2. The method for real-time early warning of large deformation of tunnel surrounding rock by multi-source information fusion according to claim 1, characterized in that, The process of acquiring a multi-source monitoring dataset for large deformation of surrounding rock, and performing spatiotemporal registration and data self-correction preprocessing to obtain a corrected monitoring dataset for large deformation of surrounding rock includes: A multi-source three-dimensional sensing network was constructed, including advanced geological exploration, deep surrounding rock monitoring, support stress monitoring, environmental hydrological monitoring, and construction parameter acquisition, and a multi-source monitoring dataset of large deformation of surrounding rock was obtained. The multi-source monitoring dataset of large deformation of surrounding rock was time-series aligned and spatially registered, and the data self-correction preprocessing was performed by a preset data correction model based on DDPG reinforcement learning to obtain the monitoring correction dataset of large deformation of surrounding rock.

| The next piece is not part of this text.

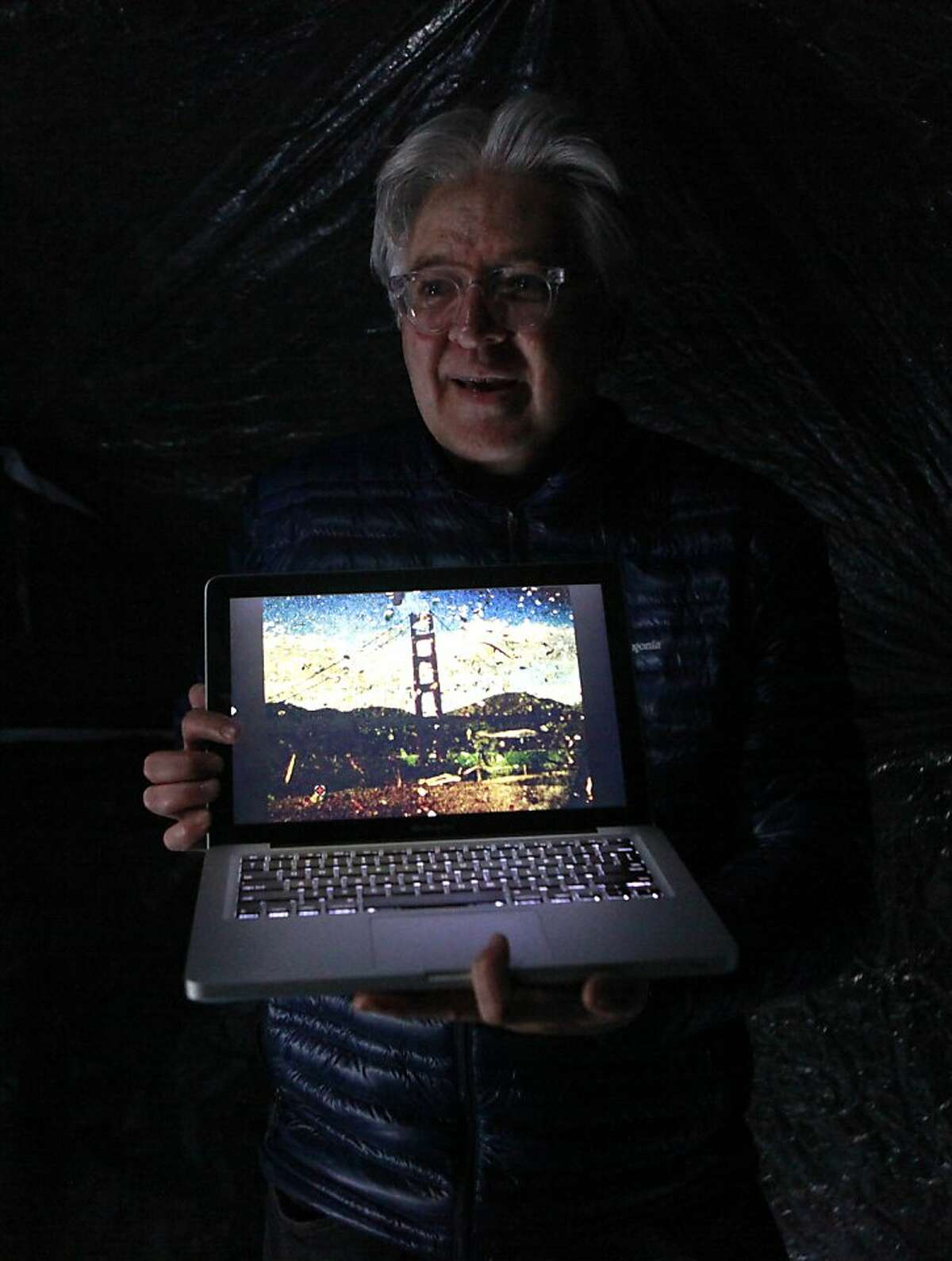 Abelardo Morell, shows what one of his final images looks like on his computer. Abelardo came out from Boston to demonstrate his portable camera obscura in a tent, which he will later set up inside the brick barracks during the International Orange exhibition that will take over Fort Point National Historic Site as part of the 75th anniversary celebration of the Golden Gate Bridge. This demonstration took place in San Francisco, California on Friday, April 13, 2012.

3. The method for real-time early warning of large deformation of tunnel surrounding rock by multi-source information fusion according to claim 2, characterized in that, The step involves performing mechanism-driven preprocessing based on the large deformation monitoring and correction dataset of surrounding rock to obtain a standard dataset for large deformation monitoring of surrounding rock, including: Based on the large deformation monitoring correction dataset of surrounding rock, signal denoising is performed by wavelet packet hierarchical denoising and Kalman adaptive filtering to obtain the large deformation monitoring denoised dataset of surrounding rock. Based on the denoised dataset of large deformation monitoring of surrounding rock, missing data are filled in by spatial correlation of adjacent sensors, temporal grey GM model and neighborhood spatial interpolation to obtain the complete dataset of large deformation monitoring of surrounding rock. Based on the complete dataset of large deformation monitoring of surrounding rock, feature decoupling and normalization processing is performed through a preset normalization model of surrounding rock mechanical constraints, and feature encoding processing is performed to obtain the standard dataset of large deformation monitoring of surrounding rock.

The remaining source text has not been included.